Just when I think for sure that I’ve met the most obnoxious child in existence, someone would bring their kid into my store and prove me wrong.
I’m (sort of) exaggerating. Honestly, it’s not so much the kids that I had an issue with. It was their parents.
Unless you’re new to this blog, you’ve seen my complaint about parents who would bring their children to the store late at night. That problem never went away in all my time working at Old Navy. And I still believe it’s a valid complaint.
Another problem is with the parents that treat their kids so poorly in public that it makes me genuinely concerned for how they must be treated at home. One night, I encountered two families that bothered me. Not only as a counselor who worked with small children, but as a human being.

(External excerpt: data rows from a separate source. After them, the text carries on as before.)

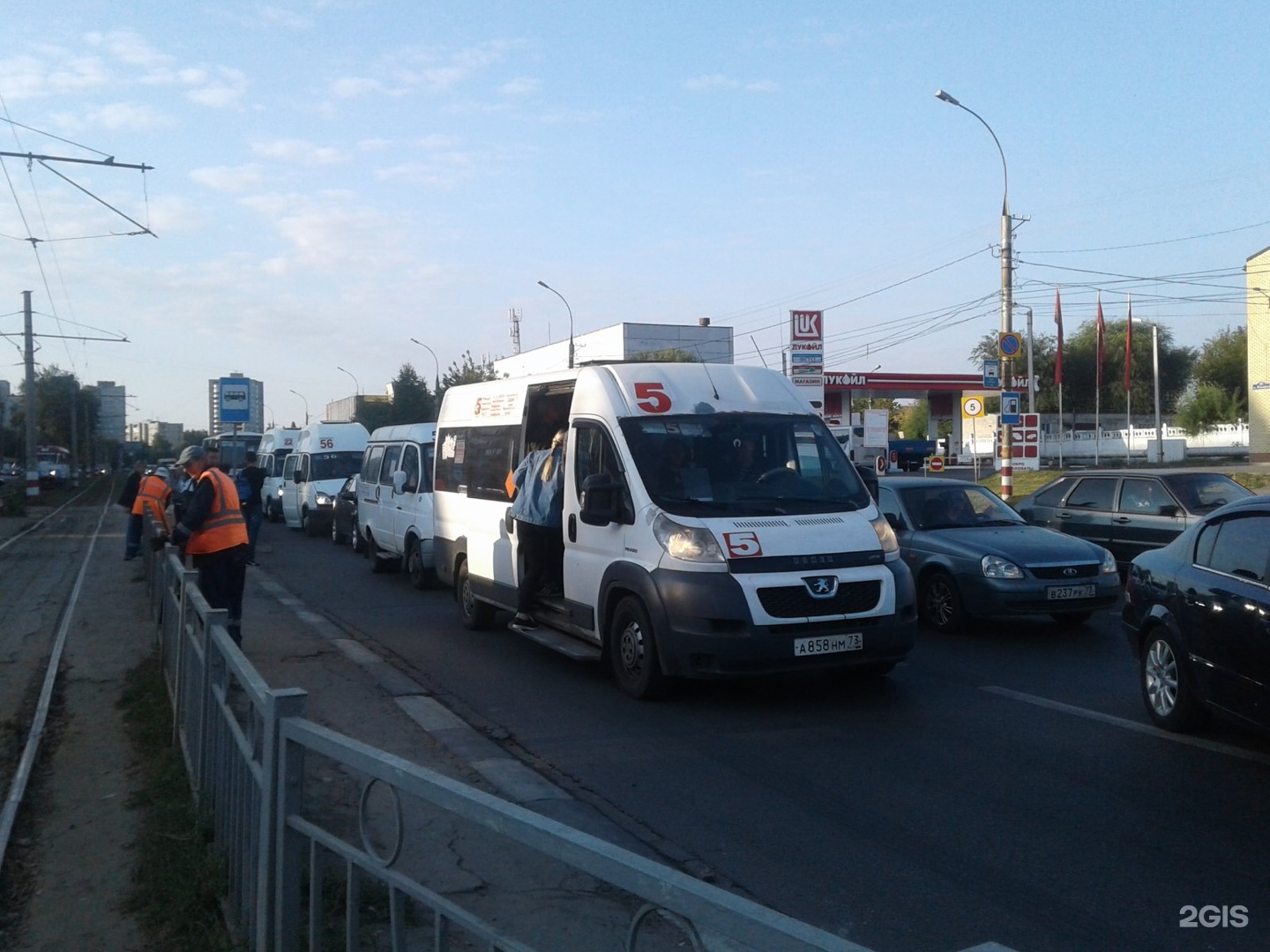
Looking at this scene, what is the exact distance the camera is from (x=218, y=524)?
30.3 ft

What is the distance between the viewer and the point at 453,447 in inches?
502

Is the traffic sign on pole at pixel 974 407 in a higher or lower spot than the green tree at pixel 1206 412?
lower

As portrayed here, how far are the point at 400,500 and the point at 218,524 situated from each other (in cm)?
689

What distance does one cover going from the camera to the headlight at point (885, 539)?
825 cm

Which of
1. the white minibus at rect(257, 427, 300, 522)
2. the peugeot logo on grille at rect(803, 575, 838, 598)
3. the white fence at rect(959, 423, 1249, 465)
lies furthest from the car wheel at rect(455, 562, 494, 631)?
the white fence at rect(959, 423, 1249, 465)

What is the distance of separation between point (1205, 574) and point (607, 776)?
3760mm

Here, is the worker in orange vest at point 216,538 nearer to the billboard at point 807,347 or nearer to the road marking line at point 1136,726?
the road marking line at point 1136,726

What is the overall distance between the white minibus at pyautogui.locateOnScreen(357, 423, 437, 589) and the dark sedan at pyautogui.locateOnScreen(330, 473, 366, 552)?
1.96 metres

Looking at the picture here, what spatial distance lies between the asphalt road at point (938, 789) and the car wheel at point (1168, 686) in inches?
5.2

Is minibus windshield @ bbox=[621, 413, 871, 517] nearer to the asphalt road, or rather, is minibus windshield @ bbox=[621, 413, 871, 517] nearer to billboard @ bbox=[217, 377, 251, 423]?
the asphalt road

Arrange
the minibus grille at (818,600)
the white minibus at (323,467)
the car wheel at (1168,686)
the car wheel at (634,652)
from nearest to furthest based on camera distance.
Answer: the car wheel at (1168,686), the minibus grille at (818,600), the car wheel at (634,652), the white minibus at (323,467)

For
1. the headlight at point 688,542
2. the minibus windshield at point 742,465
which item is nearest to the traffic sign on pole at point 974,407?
the minibus windshield at point 742,465

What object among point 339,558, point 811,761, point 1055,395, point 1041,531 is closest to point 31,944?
point 811,761

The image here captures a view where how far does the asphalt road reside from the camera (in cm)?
452
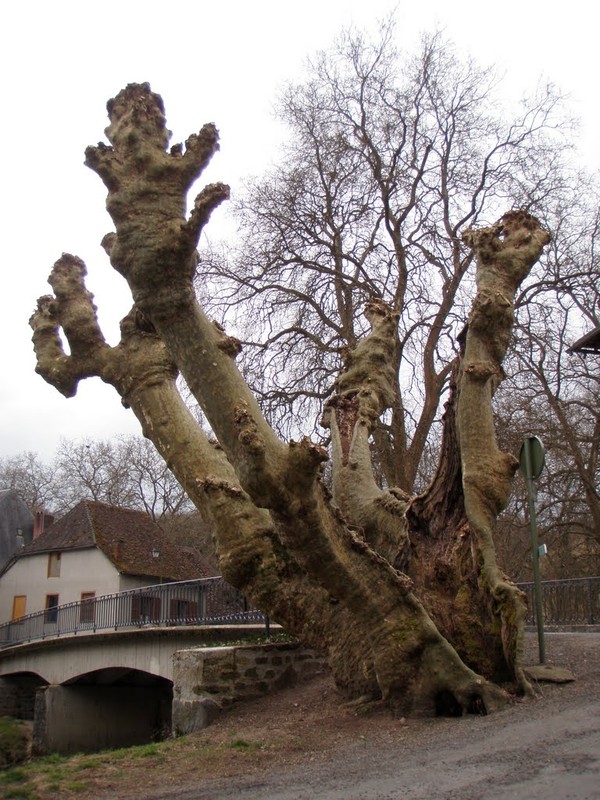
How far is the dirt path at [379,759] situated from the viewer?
4.34 meters

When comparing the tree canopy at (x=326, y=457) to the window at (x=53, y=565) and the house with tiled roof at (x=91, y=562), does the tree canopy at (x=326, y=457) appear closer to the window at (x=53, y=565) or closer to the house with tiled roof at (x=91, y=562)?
the house with tiled roof at (x=91, y=562)

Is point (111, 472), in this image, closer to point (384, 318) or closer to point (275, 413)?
point (275, 413)

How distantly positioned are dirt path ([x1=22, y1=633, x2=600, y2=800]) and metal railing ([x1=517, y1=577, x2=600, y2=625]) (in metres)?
7.97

For the first case study, I present a family of five. I’ll be honest, I judged the two youngest children in this family very harshly before I met them. As is often the case, they were running around the store unsupervised and were extremely vocal. When I first heard them across the store, I rolled my eyes. Then I observed the “adults” raising them.
The father brought his young son into the fitting room for him to try on some jeans. Once they got into their changing room, the father began to loudly berate the boy. Some of the things he said made me wonder if he thought the fitting room was soundproof. Soon after, the mother walked by with the younger daughter, yelling at her as well. At least those kids get their loud voices honestly.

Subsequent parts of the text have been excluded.